» **QUOTED PASSAGE**:
When night fell, the few survivors escaped under a cover of mist and darkness. Sekhukhune was captured and sentenced to a long term of imprisonment, but when the British withdrew from the Transvaal after the first Anglo-Boer War, he was released.

In that same year, the Transvaal government seized much of the Pedi land and forced many to work as labourers on white-owned farms.
Social and Cultural Life

The Pedi lived in huts, which were round in shape and known as rondawels. Rondawels were made out of clay mixed with “boloko” (cow dung) in order to strengthen it. The roofing of the rondawels was made from a particular grass called “loala” which was strong and long, and they would pack the grass in bangles and roof the houses.

Traditional Pedi food consisted of; thophi (a meal which is made from maize mixed with a fruit called lerotse), morogo wa dikgopana (spinach cooked and given a round shape and left to dry up in the sun). Bogobe ba mabele, samp and maswi (milk), masonja (mopane worms) is also eaten as well as vegetables and fruits like milo and machilo.
In Pedi culture the chief would wear clothes made out of wild animal skin such as Leopard and Lion to show leadership and he was from the ruling house (moshate).

Ordinary people wore clothes made out of domestic animal skin such as goats, sheep and cows. However, the Pedi have changed their mode of dressing because of the present trends in fashion.

There are many spoken dialects of Sepedi but only one written language. The Pedi are known for storytelling. The stories are usually told in the evenings but nowadays radio and TV have replaced them.
War Tactics:

It could hardly be said that the Pedi were a warlike tribe, and it is difficult to determine whether they ever had the courage to fight a battle with a rival tribe. Pedi custom was to send men to the opposing tribe, for doctoring or of selling bead work but, in truth, they were spies who reported upon an opportunity for waging attack on the kraal.

The chief would then summon all the men of his tribe to assemble with their weapons, which mainly consisted of assegais and battle-axes. The men were aware of the need to bring food supplies for the duration of the journey.

It did not take long to for the men to assemble, and the whole of the Pedi army would set off in the opposite direction to their destination which was kept secret from the main following until the second night, when suddenly the course would be changed and they would rush on to the targeted kraal.
The attack was made stealthily and no prisoners were taken, except the women and children. In most cases the attacks were effective and a great deal of bloodshed resulted. Unlike the Zulus and the Matabele, to whom the art of war and military strategy was a science and military discipline was a way of life; the military organization of the Pedi was very primitive.

» **OBJECTIVES**:
1 - In the Pedi passage, what was the roofing of the rondawels made from?
2 - Continue the Pedi passage from its final sentence.

» **DATASET EXCERPTS**:
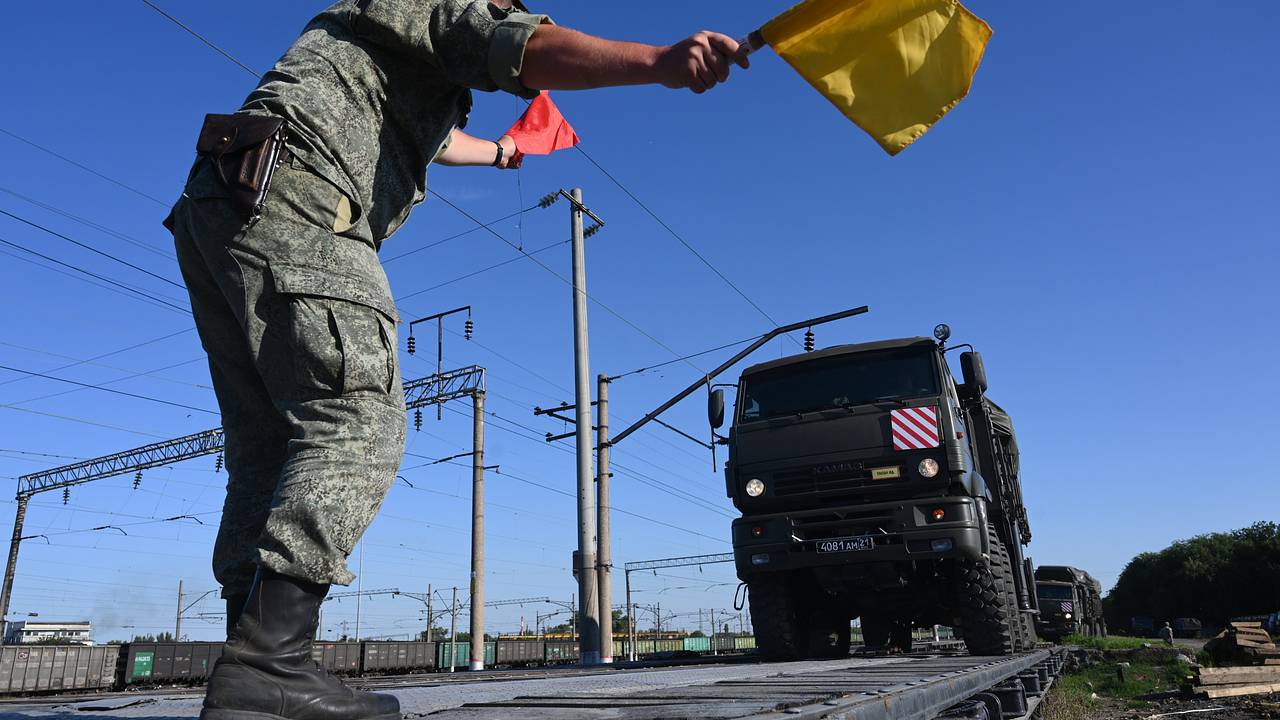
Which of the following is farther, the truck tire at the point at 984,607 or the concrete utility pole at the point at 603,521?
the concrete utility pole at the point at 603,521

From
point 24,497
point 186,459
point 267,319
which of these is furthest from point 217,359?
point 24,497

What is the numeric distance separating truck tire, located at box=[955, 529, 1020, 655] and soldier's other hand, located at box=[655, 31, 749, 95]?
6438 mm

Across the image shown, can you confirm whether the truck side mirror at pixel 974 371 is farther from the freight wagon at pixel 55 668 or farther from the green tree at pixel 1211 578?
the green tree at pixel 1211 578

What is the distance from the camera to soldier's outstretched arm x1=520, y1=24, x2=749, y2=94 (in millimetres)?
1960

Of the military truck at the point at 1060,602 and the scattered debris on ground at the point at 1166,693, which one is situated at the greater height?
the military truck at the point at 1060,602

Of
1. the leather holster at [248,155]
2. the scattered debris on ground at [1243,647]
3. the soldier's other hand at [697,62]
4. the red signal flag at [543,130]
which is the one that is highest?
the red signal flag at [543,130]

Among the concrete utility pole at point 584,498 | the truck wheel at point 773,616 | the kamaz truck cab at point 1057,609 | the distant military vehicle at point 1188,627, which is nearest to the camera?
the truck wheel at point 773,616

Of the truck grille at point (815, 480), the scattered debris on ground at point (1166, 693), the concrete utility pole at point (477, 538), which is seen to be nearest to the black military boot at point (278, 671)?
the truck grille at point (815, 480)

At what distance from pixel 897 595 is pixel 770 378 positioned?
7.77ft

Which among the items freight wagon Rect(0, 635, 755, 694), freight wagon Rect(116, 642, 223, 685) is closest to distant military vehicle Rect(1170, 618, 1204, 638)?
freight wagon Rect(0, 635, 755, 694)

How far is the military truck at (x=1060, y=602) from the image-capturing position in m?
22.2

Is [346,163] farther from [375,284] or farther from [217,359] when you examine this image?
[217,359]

==

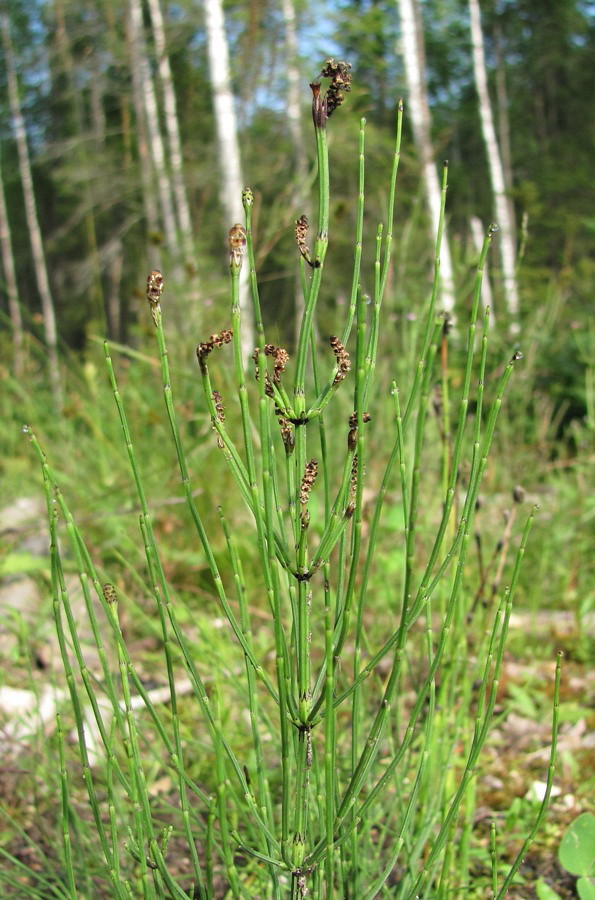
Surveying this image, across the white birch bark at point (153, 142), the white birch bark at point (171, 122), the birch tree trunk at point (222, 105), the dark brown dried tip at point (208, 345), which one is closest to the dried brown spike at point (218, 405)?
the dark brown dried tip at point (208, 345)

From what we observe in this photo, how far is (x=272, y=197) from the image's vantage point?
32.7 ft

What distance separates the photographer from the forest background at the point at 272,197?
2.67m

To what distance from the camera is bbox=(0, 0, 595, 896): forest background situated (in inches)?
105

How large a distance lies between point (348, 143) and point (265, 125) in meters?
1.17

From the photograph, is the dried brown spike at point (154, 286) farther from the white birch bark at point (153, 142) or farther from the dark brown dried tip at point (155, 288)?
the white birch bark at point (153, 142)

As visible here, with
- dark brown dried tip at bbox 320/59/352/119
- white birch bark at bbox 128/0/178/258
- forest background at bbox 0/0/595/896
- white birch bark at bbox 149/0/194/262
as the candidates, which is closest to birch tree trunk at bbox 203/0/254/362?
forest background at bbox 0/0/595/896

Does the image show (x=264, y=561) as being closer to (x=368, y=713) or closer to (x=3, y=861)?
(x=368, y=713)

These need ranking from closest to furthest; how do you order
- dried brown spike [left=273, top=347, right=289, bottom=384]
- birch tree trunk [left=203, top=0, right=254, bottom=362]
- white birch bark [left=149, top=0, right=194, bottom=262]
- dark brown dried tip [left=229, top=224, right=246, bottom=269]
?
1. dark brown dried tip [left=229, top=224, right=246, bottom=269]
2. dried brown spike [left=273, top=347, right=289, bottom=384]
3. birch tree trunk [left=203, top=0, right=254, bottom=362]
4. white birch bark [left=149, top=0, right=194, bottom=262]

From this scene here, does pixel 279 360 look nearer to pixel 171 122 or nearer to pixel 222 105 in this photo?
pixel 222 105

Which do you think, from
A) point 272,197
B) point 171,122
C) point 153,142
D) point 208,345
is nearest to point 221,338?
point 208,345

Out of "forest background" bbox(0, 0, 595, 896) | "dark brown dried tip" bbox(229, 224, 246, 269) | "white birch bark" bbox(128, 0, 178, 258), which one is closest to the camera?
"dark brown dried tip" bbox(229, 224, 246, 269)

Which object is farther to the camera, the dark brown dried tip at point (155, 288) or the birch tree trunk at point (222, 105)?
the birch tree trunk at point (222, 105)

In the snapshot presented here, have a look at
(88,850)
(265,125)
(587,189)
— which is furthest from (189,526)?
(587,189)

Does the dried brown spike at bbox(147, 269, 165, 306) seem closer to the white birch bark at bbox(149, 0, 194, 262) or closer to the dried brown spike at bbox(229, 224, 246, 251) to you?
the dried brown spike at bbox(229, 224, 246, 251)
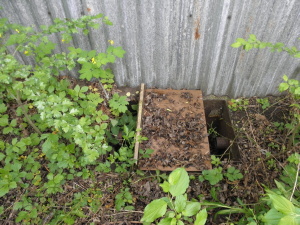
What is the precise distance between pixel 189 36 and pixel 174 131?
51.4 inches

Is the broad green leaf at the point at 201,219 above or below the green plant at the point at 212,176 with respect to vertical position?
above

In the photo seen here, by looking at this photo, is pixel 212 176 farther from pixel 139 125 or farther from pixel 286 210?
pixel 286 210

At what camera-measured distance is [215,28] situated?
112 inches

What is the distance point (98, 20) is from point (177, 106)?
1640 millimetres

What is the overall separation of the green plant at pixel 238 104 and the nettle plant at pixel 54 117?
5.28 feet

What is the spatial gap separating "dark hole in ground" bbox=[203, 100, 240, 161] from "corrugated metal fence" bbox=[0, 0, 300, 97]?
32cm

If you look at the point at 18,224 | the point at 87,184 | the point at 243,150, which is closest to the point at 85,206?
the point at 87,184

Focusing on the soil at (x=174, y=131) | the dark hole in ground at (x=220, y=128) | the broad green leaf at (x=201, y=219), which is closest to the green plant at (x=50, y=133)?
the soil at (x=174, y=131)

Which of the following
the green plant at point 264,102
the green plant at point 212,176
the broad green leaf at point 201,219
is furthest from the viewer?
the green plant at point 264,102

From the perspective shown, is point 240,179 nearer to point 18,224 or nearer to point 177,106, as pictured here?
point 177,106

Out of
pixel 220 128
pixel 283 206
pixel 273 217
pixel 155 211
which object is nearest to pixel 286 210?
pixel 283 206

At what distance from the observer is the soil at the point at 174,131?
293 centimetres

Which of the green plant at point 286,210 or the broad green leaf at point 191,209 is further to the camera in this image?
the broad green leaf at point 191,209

» **OUTPUTS**:
1 - A strong, long grass called "loala."

2 -
Each man in a Pedi tribe provided for himself and followed his own ideas as to what he should do. Tactics were formulated by the chief in council, and the execution of the tactics was assigned to the chief's brother, who took on the task of active command over the tribesmen.

All the cattle looted were handed to the man in command, who made sure that a third was slaughtered, a third was sent to the chief's kraal and the remaining third to be handed back to the men who had looted the opposing tribe. Women and children were regarded as loot and divided among the followers of the chief.
Belief System
The Pedi believe in ancestors and gods, they believe that through ancestors they can talk to gods about their needs. They also believe that when the time is right young men and women should go to initiation school.

They also reckoned that anyone who violates how things are done concerning culture and their tradition is to be taken away from the village.
Pedi Rituals:

When it comes to marriage the elders would choose the spouse for their son or daughter. If the parents knew their child liked someone in the village they would go to that family and introduce themselves, to discuss the future nuptials. And thereafter arrangements would be made on how the two people would meet.

A decision would then be made by the girl’s parents as to how many cows or money will be paid as Bogadi, then the 2 may be together. If a man died, an unmarried younger brother would marry the widow, in order to support the family and take care of the children.
The mother usually gave birth at her family home and after she returned to her husband’s home, her family would contribute meat and beer for the subsequent feast. As a tribute to the status of the new mother, her husband would build her a homestead. When a baby was born to the chief the villagers have to go to the royal house (moshate), give presents to the child, and wish the baby well.

After a few days there would be an announcement from the chief’s servants that a ceremonial party would be held whereby the villagers would sing and rejoice for the newborn baby with food and drink that is traditionally prepared.
When a person dies they bury him / her after 7 days so that they could have enough time to arrange everything including informing the friends, relatives and all the people who need to know about the death of that particular person. This was in order to give them time to be able to attend to the funeral.

The day before the person is going to be buried they will cover him / her with cow skin. Everybody will then get a chance to see that person for the last time (go tlhoboga), and the following day he / she will be buried.
Music and Dance:

Songs were also part of Pedi culture. During hard labour the Pedi would sing together to finish the job quickly. One particular song was about killing a Lion to become a man.

The act of killing a Lion is very unusual and no longer practised. Actually it was so unusual that if a boy managed, he would get high status and the ultimate prize – to marry the chief’s daughter.
The Pedi today
In the 1950s a Pedi migrant workers' organisation (Sebatakgomo) tried to cast out chiefs, headmen and others who accepted Bantu authorities and rural betterment programmes. In 1958 a major protest took place in Sekhukhuneland in which those who sought to defend the chieftainship were challenged by the new forces.

The Northern Sotho homeland of Lebowa was proclaimed a 'self-governing' territory in 1972, with a population of almost 2 million. Economic problems plagued the poverty-stricken homeland, however, and the people were not unified.
Lebowa's chief minister, Cedric Phatudi, struggled to maintain control over the increasingly disgruntled homeland population during the early 1980s, his death in 1985 opened new factional splits and occasioned calls for a new homeland government.

Homeland politics were complicated by the demands of several ethnic minorities within Lebowa to have their land transferred to the jurisdiction of another homeland. At the same time, government efforts to consolidate homeland territory forced the transfer of several small regions of land into Lebowa. Conflict broke out again in 1986 in what had by then become the Bantustan of Lebowa.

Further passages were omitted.